А командир уже протягивал руки к большой бабочке – к женщине, жене, супруге, благоверной… черт бы их всех побрал! Он крепко обнимал ее, жарко целовал, а она, такая ослепительно красивая! – опустив руки, молчала, лишь разок чмокнув, или даже скорее – уткнулась в его колючую щеку. О! И тогда болезненная ревность пронзала «Варшавянку» от носа до кормы. Она всем своим умным нутром чувствовала, что эта холеная красивая женщина-бабочка, от встречи к встрече все больше и больше охладевает к командиру. Да и как лодке было не чувствовать, ведь и она сама, вроде как женского рода.

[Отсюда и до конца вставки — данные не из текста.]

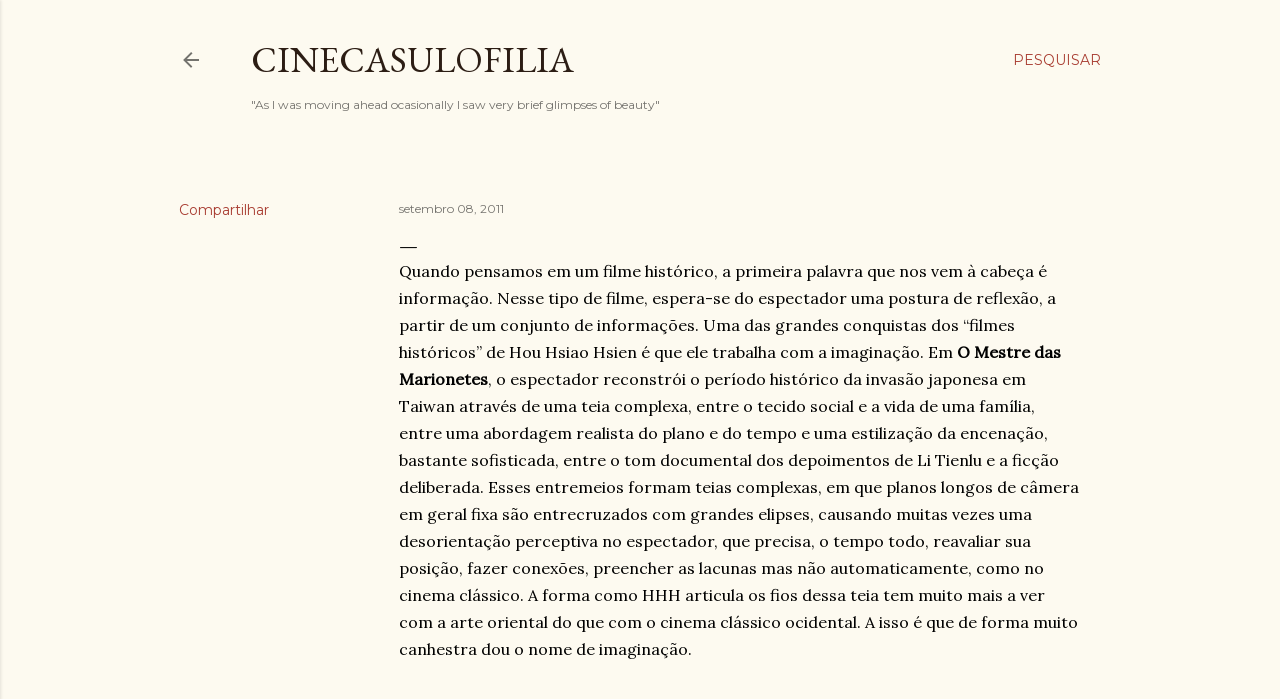

--- FILE ---
content_type: text/html; charset=utf-8
request_url: https://www.google.com/recaptcha/api2/aframe
body_size: 266
content:
<!DOCTYPE HTML><html><head><meta http-equiv="content-type" content="text/html; charset=UTF-8"></head><body><script nonce="BcdsIQTBTvpzhvBnuWZB7A">/** Anti-fraud and anti-abuse applications only. See google.com/recaptcha */ try{var clients={'sodar':'https://pagead2.googlesyndication.com/pagead/sodar?'};window.addEventListener("message",function(a){try{if(a.source===window.parent){var b=JSON.parse(a.data);var c=clients[b['id']];if(c){var d=document.createElement('img');d.src=c+b['params']+'&rc='+(localStorage.getItem("rc::a")?sessionStorage.getItem("rc::b"):"");window.document.body.appendChild(d);sessionStorage.setItem("rc::e",parseInt(sessionStorage.getItem("rc::e")||0)+1);localStorage.setItem("rc::h",'1770120344784');}}}catch(b){}});window.parent.postMessage("_grecaptcha_ready", "*");}catch(b){}</script></body></html>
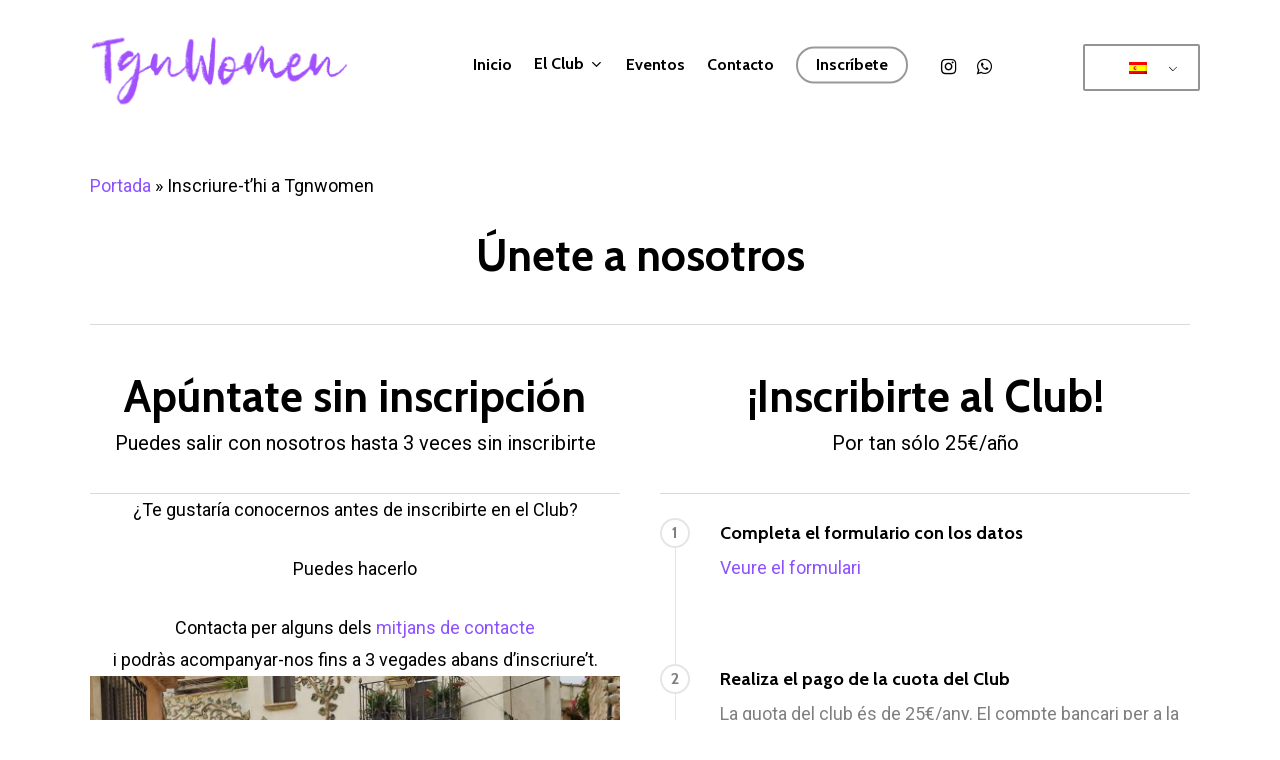

--- FILE ---
content_type: text/html; charset=UTF-8
request_url: https://www.tgnwomen.com/wp-content/plugins/translatepress-multilingual/includes/trp-ajax.php
body_size: -31
content:
[{"type":"regular","group":"dynamicstrings","translationsArray":{"es_ES":{"translated":"El Club","status":"2","editedTranslation":"El Club"}},"original":"El Club"},{"type":"regular","group":"dynamicstrings","translationsArray":{"es_ES":{"translated":"Instagram","status":"2","editedTranslation":"Instagram"}},"original":"instagram"},{"type":"regular","group":"dynamicstrings","translationsArray":{"es_ES":{"translated":"Instagram","status":"2","editedTranslation":"Instagram"}},"original":"Instagram"},{"type":"regular","group":"dynamicstrings","translationsArray":{"es_ES":{"translated":"whatsapp","status":"2","editedTranslation":"whatsapp"}},"original":"whatsapp"}]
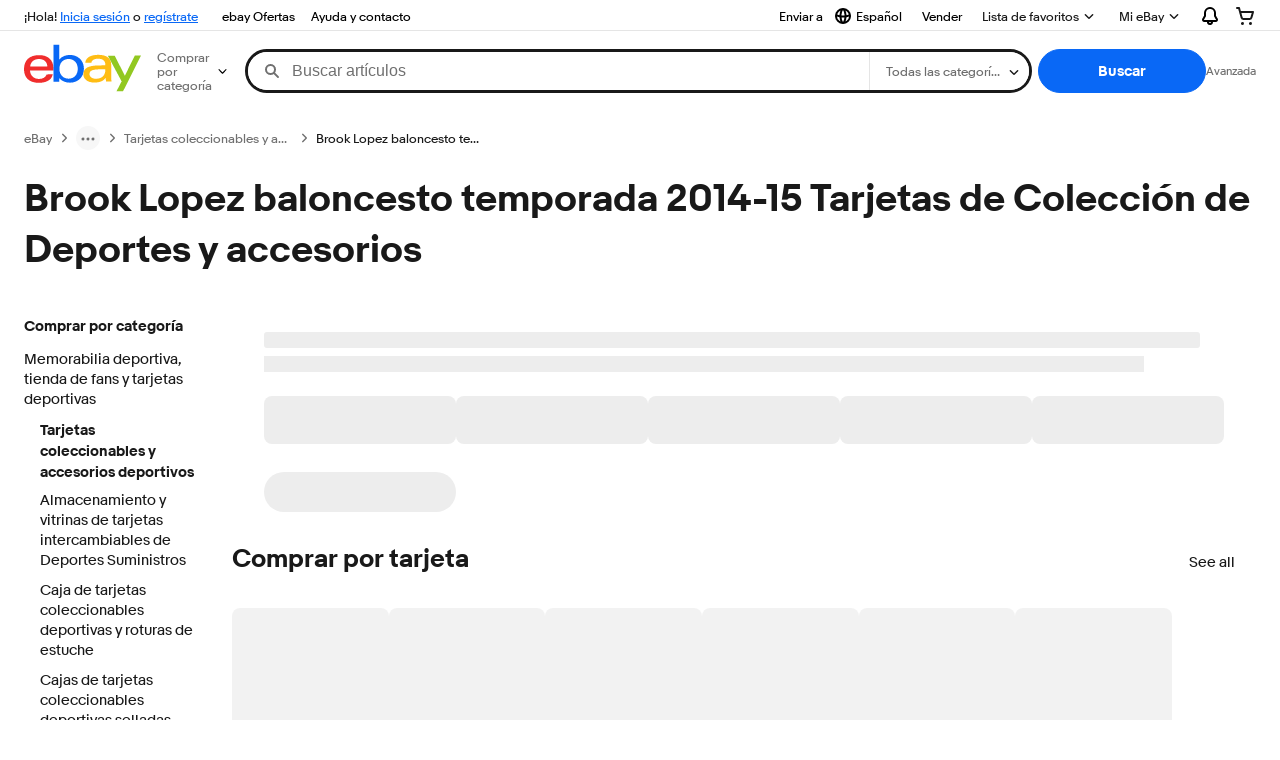

--- FILE ---
content_type: text/plain; charset=UTF-8
request_url: https://cas.avalon.perfdrive.com/jsdata?
body_size: 0
content:
{"ssresp":"0","jsrecvd":"true","__uzmaj":"096124b5-f54d-4898-96e2-364ceab6b888","__uzmbj":"1762061154","__uzmcj":"351001069114","__uzmdj":"1762061154","jsbd2":"553b24e5-bjp5-26be-74e5-995d6f9a7948"}

--- FILE ---
content_type: text/plain; charset=UTF-8
request_url: https://cas.avalon.perfdrive.com/jsdata?
body_size: 248
content:
{"ssresp":"0","jsrecvd":"true","__uzmaj":"434678a4-3ab3-497d-b1f6-f97cce5de529","__uzmbj":"1762061154","__uzmcj":"758981087145","__uzmdj":"1762061154","__uzmlj":"908KI3ckJBtZTRdTZC3Z5pZN2Au4P9AsAmCuR3VgXiE=","__uzmfj":"7f60005f7009bc-524b-4fee-ab3a-7f891c4c0e8217620611546090-f1d86d45d560ebb310","jsbd2":"43ce72f8-bjp5-26be-2cdc-5dc09408976d","mc":{},"mct":""}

Эта вероломная бабочка-красавица, иногда надолго похищала командира, хотя еще неизвестно, у кого из них двоих на него было больше прав. Вот именно, неизвестно! Ночью, глядя на веселые огоньки военного городка, «Варшавянка» мучительно ревновала, переживала, иногда даже плакала, отчего вода вокруг нее становилась еще более соленой. Она безумно ревновала, а вокруг плескалось стылое равнодушное море. И тогда лодка – той женщине – разлучнице диагноз поставила: холодная, как арктический лед! А еще лучше: не рыба и не ракушка – медуза!

– Сми-рно! – заметив приближающегося командира, старший помощник быстро сбежал по трапу и, старательно печатая шаг, пошел к нему навстречу, затем остановившись в двух шагах от командира, бросил руку к пилотке и принялся докладывать: – Товарищ капитан второго ранга, личный состав лодки готовится к выходу в море! Весь экипаж на борту! Больных и отсутствующих без уважительной причины нет! Закончили приемку топлива, заканчиваем погрузку торпед, разгружаем продукты…

– Вольно! – скомандовал командир, пожимая руку старшему помощнику. Затем они медленно пошли по пирсу, в направлении носа лодки. «Варшавянка» знала, что ее командиры – одногодки, что закончили одно и то же училище и, поэтому оставшись наедине, отбросили служебную официальность.

– Ну, что у нас с ремонтом? – поинтересовался командир, внимательно оглядывая корпус лодки.

– Не докрашены торпедные стеллажи, в пятом отсеке электромех кое-что разобрал из своего хозяйства, обещал сегодня же собрать, на запасном командном пункте немного недоделали, в основном по мелочам, так, несущественно. Не успели… Я приказал с берега шланги перебросить, свою вентиляцию на полную мощь врубили, думаю, запах краски уже почти исчез. Если бы не сегодняшняя авральная спешка, за пару недель с ремонтом спокойно бы управились. Но и так экипаж ударно потрудился, думаю, не мешало бы поощрить…

У «Варшавянки», прямо-таки корма в зуде зачесалась указать отцам-командирам на многочисленные, по ее мнению, недоделки и прочие недостатки в виде прохудившихся сальников-прокладок, однако она нашла в себе силы смолчать: она – не ябеда, да и надобно соблюдать субординацию… черт бы ее побрал!

– Как настроение у людей? – Остановившись, командир посмотрел в сторону матросов, хулиганисто перебрасывающих друг дружке крупноголовые кочаны капусты.

– Да как сказать… Настроение, образно выражаясь, как в толще океанской воды: наверху тепло, внизу – холодно. Этим я желаю донести до командира, что экипаж и в море рвется, и в то же время… Зарплату бы, домой без денег не хочется возвращаться. Командир, ты понимаешь, о чем я… А действительно, что там наверху насчет зарплаты?

– Одни обещания. Извини…

– Ч-черт бы их всех там побрал! Как все это уже надоело! Только и слышно, как по телевизору талдычат: «подводный флот – надежный щит страны, гарант безопасности!» А у этого «гаранта» ветер в карманах гуляет, пусто – хоть шаром покати! Веришь, мне самому домой не хочется возвращаться, придешь —так и кажется, что вся семья с укором на тебя смотрит. Иногда, младшенький прямо в лоб спрашивает: «Папа, когда ты денежку принесешь, мне форму надо купить. Ты что, забыл, я же в этом году в школу пойду?» И-их! Как это унизительно – свои, кровно заработанные просить!